Henry's Law explains what happens when divers surface too fast and get decompression sickness ("the bends"). Nitrogen is forced out of the blood as pressure returns to normal, forming bubbles which can cause blockages in blood vessels in the same manner that blood clots do.

Henry's Law also explains why bubbles form in a carbonated beverage when its container is opened. When the liquid is exposed to unpressurized air, the carbon dioxide in it becomes less soluble and is forced out. Shaking the container dissipates the air at the top, forming thousands of micro-sized bubbles. Each bubble offers a tiny surface where CO2 can rapidly come out of solution, creating the potential for explosive fizzing.

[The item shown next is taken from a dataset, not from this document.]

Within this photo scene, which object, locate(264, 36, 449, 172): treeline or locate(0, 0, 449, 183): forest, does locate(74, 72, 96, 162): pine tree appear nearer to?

The remedy for decompression sickness is a "dive" in a hyperbaric oxygen tank. The increased pressure in the tank simulates a dive of 60-90 feet, at which pressure the nitrogen bubbles are reabsorbed by the body. Oxygen delivered to the cells helps repair damaged tissues. The pressure is very gradually decreased to one atmosphere ("normal" sea-level pressure), simulating the proper slow ascent to the surface. A hyperbaric oxgen tank is a very cool gadget.

Another cool gadget which relies on the principle of Henry's Law is the Cooper Cooler, a “Rapid Beverage Chilling Appliance” recently given a good review by Modern Drunkard Magazine. Warm cans or bottles of beer, wine, or soda can be chilled in this device within a minute or so. The Cooper Cooler works by rotating the container rapidly in an ice-filled chamber. When a beverage is rotated, as opposed to shaken, the air pocket basically stays intact. Decarbonation can therefore only take place at at the surface.

Medical researchers are finding new applications for hyperbaric oxgen chambers all the time. And modern drunkards are apparently working just as hard putting their knowledge of physics to work so they can stash beer in the closet, away from greedy roommates, and render it palatably chilled in 60 seconds flat. Isn't science wonderful?